The suspected leader of the Los Zetas drug cartel in the northern Mexican state of Nuevo Leon was killed earlier this week in a gunfight with army troops, who rescued eight kidnapping victims, the Defense Secretariat said.
Juan Carlos Cordoba Ocaña, “El Furcio,” considered “the main operator of the Los Zetas criminal organization in the city of Guadalupe,” was killed Monday in a shootout with 7th Military Region troops, the secretariat said.
The shootout started Monday afternoon while soldiers were checking out a tip from citizens about criminal activities at a house in Guadalupe, a city in the Monterrey metropolitan area.
An unknown number of gunmen opened fire on the soldiers from inside the house and Cordoba Ocaña died in the gunfight, the secretariat said.
Soldiers arrested a suspect and seized “two rifles, two vehicles, ammunition clips, ammunition and tactical gear,” the Defense Secretariat said.
Four children, three women and a man being held captive at the house were rescued.
Cordoba Ocaña was in charge of contract hits, kidnappings and extortion rackets in Guadalupe, considered the most violent city of the nine in the area around Monterrey, the capital of Nuevo Leon state.
The Zetas boss was also blamed for a series of attacks with assault rifles and explosives on state police, the secretariat said.

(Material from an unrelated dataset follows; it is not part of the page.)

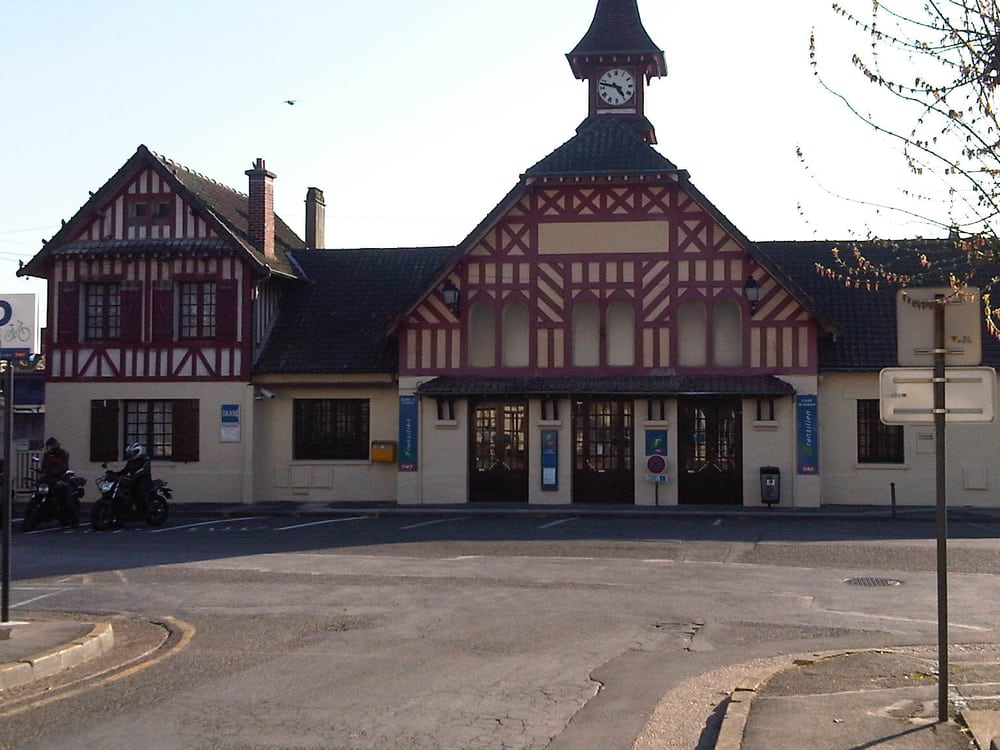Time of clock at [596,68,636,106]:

Seven state police officers kidnapped in Guadalupe are still missing.
About 70 federal, state and municipal law enforcement agents have died in the drug-related violence in Nuevo Leon in the past year.

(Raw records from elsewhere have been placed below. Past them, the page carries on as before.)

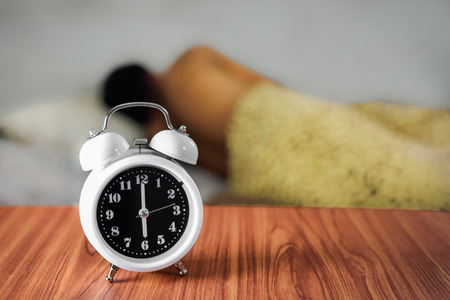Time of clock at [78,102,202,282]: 6:00
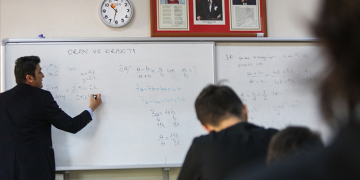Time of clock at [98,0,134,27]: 10:32
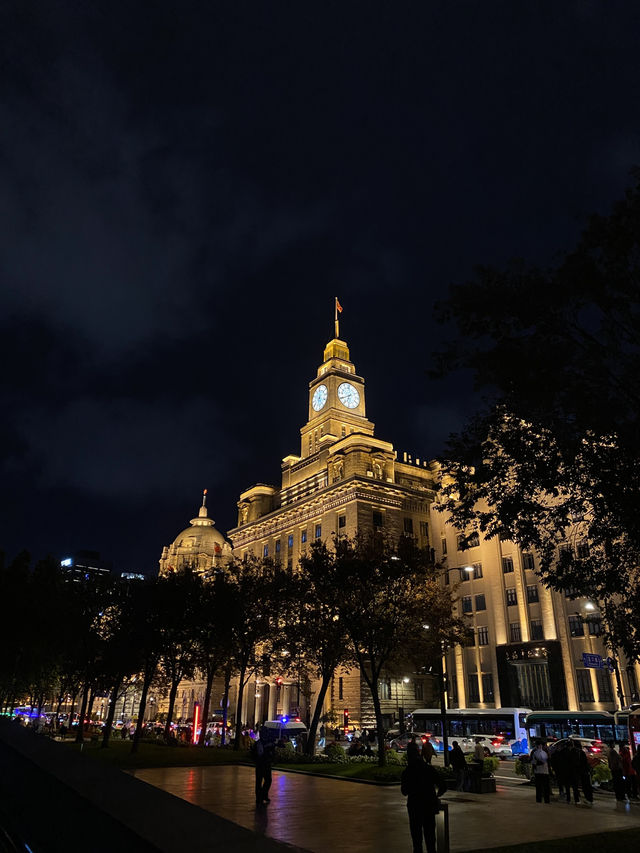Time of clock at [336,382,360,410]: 6:39
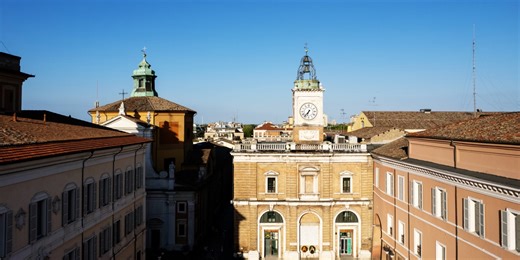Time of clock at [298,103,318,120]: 6:36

Nuevo Leon and neighboring Tamaulipas state have been rocked by a wave of violence unleashed by drug traffickers battling for control of smuggling routes into the United States.
The violence has intensified in the two border states since the appearance in Monterrey in February 2010 of giant banners heralding an alliance of the Gulf, Sinaloa and La Familia drug cartels against Los Zetas.
Heriberto Lazcano Lazcano, known as “El Lazca,” deserted from the Mexican army in 1999 and formed Los Zetas with three other soldiers, all members of an elite special operations unit, becoming the armed wing of the Gulf drug cartel.
After several years on the payroll of the Gulf cartel, Los Zetas went into the drug business on their own account and now control several lucrative territories.
The cartels arrayed against Los Zetas blame the group’s involvement in kidnappings, armed robbery and extortion for discrediting “true drug traffickers” in the eyes of ordinary Mexicans willing to tolerate the illicit trade as long as the gangs stuck to their own unwritten rule against harming innocents.
A total of 15,270 people died in drug-related violence in Mexico last year, and more than 35,000 people have died since President Felipe Calderon declared war on the country’s cartels shortly after taking office in December 2006.
Calderon has deployed tens of thousands of soldiers and Federal Police officers across the country to combat drug cartels and other criminal organizations.
The anti-drug operation, however, has failed to put a dent in the violence due, according to experts, to drug cartels’ ability to buy off the police and even high-ranking officials.